The poem at the end is deep and profound which will tug at your heart. I find poems can capture the interest of any reader, even if they are not poetry lovers.

Late is a novel about deep love and connections on a visceral and emotional level that really draws the reader into the world and delivers a powerful story. 

I recommend it to anyone who wants a well-written story with a message at its core.

A selection of our Beauty and Lace Club members are reading Lost by Michael Fitzgerald. You can read their comments below, or add your own review.

3 thoughts on “BOOK CLUB: Late

  1. Many thanks to Beauty and Lace and Transit Lounge for my copy to read and review.

    At the start I was really confused about what I was reading. I persevered and it began to make sense. It was about half way through I realized who the main character was supposed to be. Although truly fiction it was well researched and portrayed well.

    I did find it hard as I kept missing the little asterisk’s and in turn missing the keynotes placed at the bottom of the page. Once I got my head around this it became a lot easier to read and understand. That’s not the author’s fault it was just that I was not used to reading this way.
    Many people would find it easy.

    The story itself had a lot of interesting elements. It hit on subjects like being gay in the 80’s with gay bashing and the scare of aids around that time, of adoption, friendships and family.

    It was a quick book to read, easily read in a day but left an impression.

  2. For me the story didn’t flow. It’s not written in a down to earth fashion comes across more whimsical to me, which makes it almost more confusing to try and figure out what point the character is trying to make.

    I also really struggled with the footnotes marked a little Asterix at the bottom of the pages it was quite easy to miss, and when you didn’t miss it, it halted any flow or momentum the story had gained.

    All up I didn’t enjoy reading this style book at all, and really struggled with the portion that I did manage to finish. I tried many many times to read this book and it wasn’t a pleasant task

  3. “Late” is the kind of novel that some people will love, and others will find pretentious. The main difficulty readers will have with it, I think, is that it relies to some extent on the reader being familiar with Marilyn Monroe’s life. The more familiar you are with her life and career, the more likely you are to appreciate this novel.

    “Late” is the story of a retired actress living in Sydney in the late 1980s. It is clear that the actress, although called Zelda Zonk, is in fact intended to be Marilyn Monroe after she has faked her death.

    This is more of a character study than a story. It’s told as a stream of consciousness, and is light on plot.
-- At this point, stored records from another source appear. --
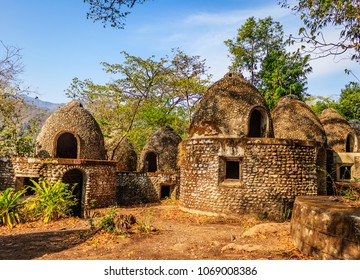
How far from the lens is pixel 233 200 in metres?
11.6

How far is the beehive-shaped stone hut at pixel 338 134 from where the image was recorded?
20750mm

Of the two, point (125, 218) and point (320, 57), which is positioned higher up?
point (320, 57)

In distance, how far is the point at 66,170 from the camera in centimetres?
1301

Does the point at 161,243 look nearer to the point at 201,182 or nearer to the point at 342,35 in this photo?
the point at 201,182

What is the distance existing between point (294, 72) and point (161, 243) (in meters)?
22.1

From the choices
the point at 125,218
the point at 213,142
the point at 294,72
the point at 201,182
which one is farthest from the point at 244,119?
the point at 294,72

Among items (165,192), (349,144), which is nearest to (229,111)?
(165,192)

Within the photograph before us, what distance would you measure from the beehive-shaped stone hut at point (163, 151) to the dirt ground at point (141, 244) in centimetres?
1104

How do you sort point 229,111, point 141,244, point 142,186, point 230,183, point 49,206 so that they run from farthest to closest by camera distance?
1. point 142,186
2. point 229,111
3. point 230,183
4. point 49,206
5. point 141,244

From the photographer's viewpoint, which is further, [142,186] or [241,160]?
[142,186]

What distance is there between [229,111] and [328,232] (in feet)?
27.4

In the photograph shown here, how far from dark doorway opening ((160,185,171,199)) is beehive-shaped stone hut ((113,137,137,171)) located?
3.30m

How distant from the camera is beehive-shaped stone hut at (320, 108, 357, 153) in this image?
2075cm

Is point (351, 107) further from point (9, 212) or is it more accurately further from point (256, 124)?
point (9, 212)
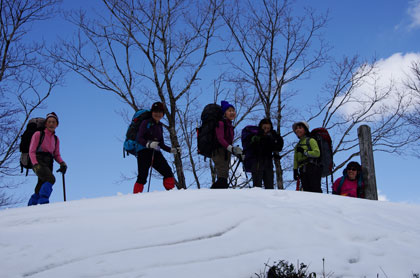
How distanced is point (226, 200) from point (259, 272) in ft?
5.66

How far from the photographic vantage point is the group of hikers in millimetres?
6590

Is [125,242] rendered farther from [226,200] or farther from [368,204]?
[368,204]

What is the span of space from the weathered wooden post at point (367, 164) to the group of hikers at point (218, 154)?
0.17 meters

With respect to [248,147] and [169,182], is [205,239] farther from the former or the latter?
[248,147]

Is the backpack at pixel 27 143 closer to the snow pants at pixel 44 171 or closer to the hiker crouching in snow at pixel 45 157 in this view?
the hiker crouching in snow at pixel 45 157

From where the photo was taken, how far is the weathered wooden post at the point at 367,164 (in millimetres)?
7141

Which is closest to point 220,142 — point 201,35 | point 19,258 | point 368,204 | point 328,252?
point 368,204

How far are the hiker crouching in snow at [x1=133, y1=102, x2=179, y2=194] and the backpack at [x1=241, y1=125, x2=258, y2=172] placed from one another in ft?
4.78

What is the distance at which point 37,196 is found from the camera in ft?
21.9

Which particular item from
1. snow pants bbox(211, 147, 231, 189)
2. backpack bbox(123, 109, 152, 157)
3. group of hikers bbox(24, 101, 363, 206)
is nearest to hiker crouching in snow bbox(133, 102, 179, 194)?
group of hikers bbox(24, 101, 363, 206)

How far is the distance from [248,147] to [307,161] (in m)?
1.20

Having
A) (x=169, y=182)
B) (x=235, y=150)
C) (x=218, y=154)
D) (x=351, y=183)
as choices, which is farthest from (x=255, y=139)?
(x=351, y=183)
It’s also light on details as to how she faked her death.

    The novel is rich with allusions to Marilyn’s life. There were some I picked up on and understood; I suspect I missed many more, because I’m not that familiar with the details of her biography. This is somewhat frustrating, as I think this would have been a much better reading experience if I could follow more of the passing references to films, marriages, and public gossip about her.

    Even without that, I found it an interesting character study of a woman who’s very cynical about how other people see her, and yet can’t stop thinking about it. This is a relatively slight volume, and I found it a fast read. It wasn’t exactly absorbing, but it did hold my interest.
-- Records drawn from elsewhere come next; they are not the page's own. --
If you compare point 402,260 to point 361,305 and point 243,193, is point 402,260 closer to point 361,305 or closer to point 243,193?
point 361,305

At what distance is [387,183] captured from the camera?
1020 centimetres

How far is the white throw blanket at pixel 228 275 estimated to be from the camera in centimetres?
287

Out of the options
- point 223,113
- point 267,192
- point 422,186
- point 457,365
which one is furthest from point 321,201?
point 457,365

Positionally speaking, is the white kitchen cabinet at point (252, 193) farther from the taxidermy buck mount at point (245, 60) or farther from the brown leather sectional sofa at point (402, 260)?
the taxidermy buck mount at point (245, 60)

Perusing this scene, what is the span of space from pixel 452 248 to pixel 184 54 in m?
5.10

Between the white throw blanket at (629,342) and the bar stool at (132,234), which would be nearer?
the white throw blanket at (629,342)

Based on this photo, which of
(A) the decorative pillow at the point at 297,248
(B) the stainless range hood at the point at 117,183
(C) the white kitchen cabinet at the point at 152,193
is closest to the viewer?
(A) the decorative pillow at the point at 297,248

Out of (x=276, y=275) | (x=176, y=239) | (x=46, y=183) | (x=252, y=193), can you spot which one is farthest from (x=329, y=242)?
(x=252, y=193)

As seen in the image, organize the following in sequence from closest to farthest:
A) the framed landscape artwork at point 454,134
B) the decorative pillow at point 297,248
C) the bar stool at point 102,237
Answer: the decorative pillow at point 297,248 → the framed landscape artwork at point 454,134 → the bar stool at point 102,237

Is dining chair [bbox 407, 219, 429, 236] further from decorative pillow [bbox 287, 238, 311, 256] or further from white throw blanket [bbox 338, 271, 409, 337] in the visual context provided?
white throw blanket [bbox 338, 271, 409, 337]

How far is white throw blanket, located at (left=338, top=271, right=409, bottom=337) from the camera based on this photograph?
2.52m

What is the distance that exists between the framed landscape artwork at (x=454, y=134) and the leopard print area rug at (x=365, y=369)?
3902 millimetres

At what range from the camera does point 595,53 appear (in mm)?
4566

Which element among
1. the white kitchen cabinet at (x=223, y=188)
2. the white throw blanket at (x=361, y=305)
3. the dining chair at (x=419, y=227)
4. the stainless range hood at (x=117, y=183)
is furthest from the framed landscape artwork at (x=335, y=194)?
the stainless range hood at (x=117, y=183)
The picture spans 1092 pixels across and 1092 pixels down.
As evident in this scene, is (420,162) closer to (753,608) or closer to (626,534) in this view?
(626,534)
    The novel uses footnotes liberally, which I found distracting and annoying. They didn’t add enough to the novel to justify the constant interruption. When there was a stretch without footnotes, the writing flowed well and swept me along quite quickly.

    The novel raises a lot of questions about how we view each other – particularly public figures – and how that aligns (or not) with their own inner life. It’s mildly thought provoking, but I’m not sure that it says anything very new.

    Overall this was interesting. However, it’s not very accessible to readers unfamiliar with Marilyn Monroe’s life. If you’re looking for something well written that may push you a bit out of your comfort zone, this will do it.